REQUIRED ACTION: Return the entries verbatim and drop every picture.

THE DATA:
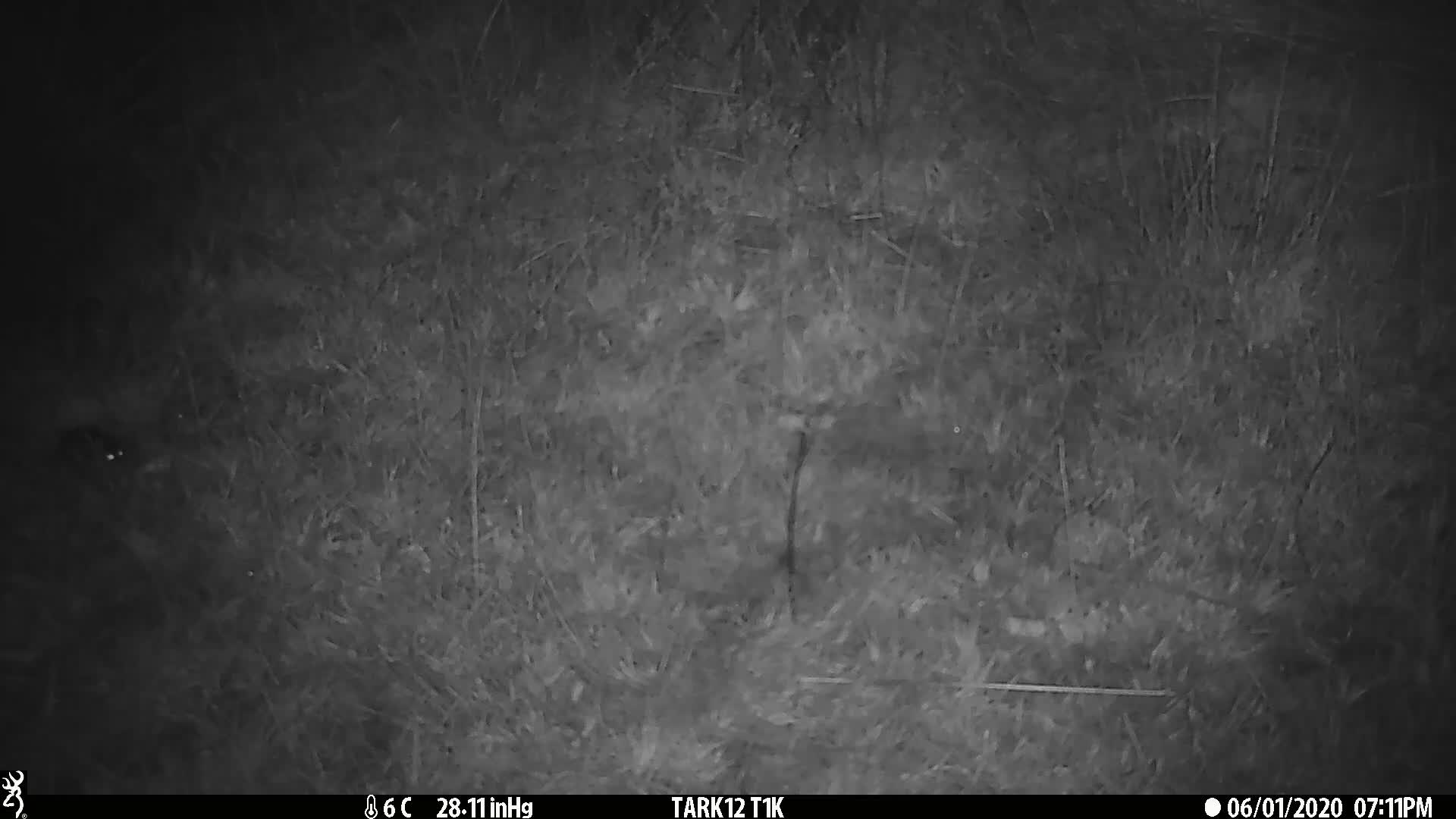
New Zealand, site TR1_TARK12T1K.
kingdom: Animalia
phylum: Chordata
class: Mammalia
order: Rodentia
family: Muridae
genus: Mus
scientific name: Mus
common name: mouse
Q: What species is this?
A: Mouse (Mus).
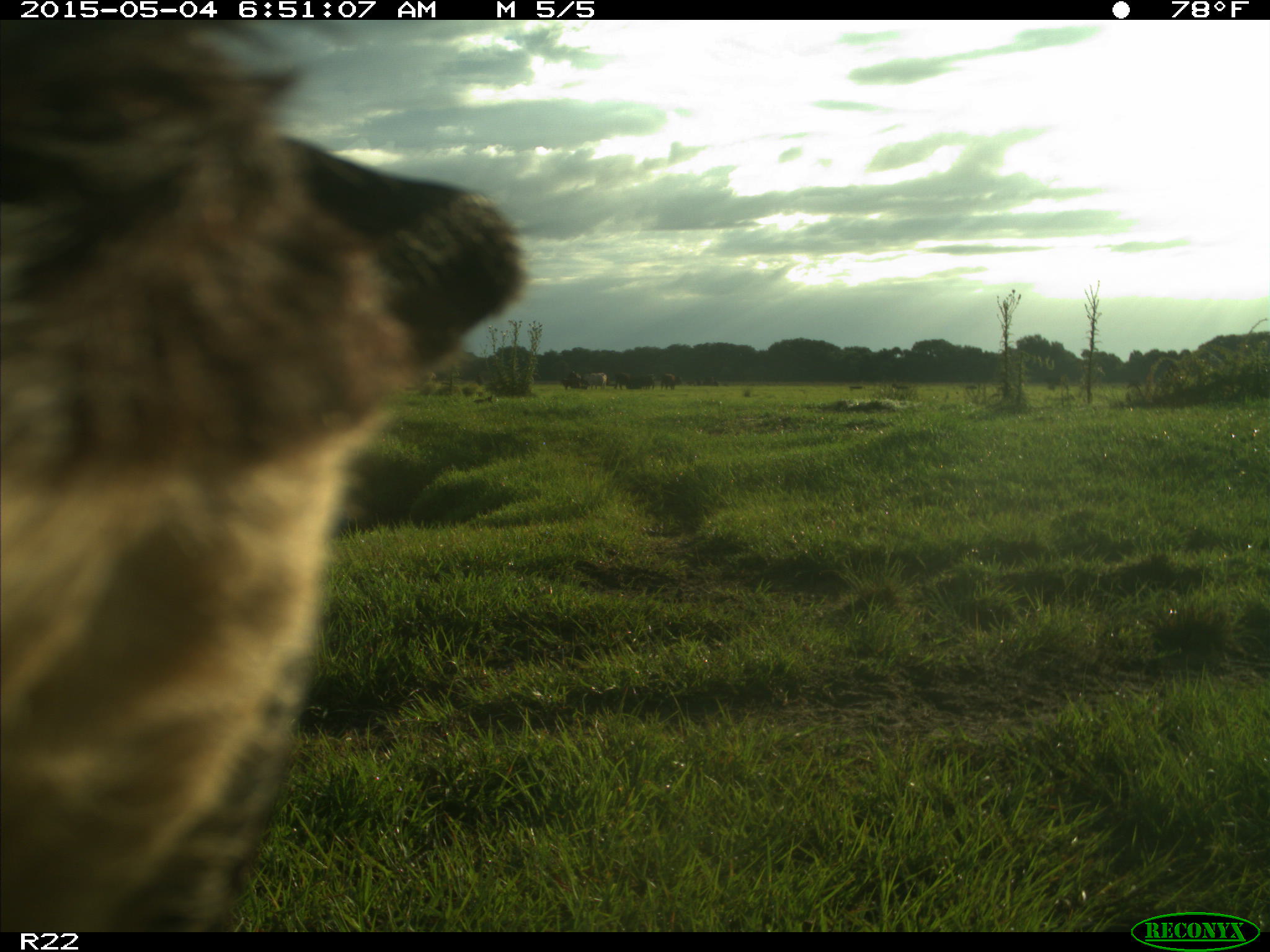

ANSWER SPACE:
New Zealand, site TR1_TARK12T1K.
kingdom: Animalia
phylum: Chordata
class: Mammalia
order: Rodentia
family: Muridae
genus: Mus
scientific name: Mus
common name: mouse
Q: What species is this?
A: Mouse (Mus).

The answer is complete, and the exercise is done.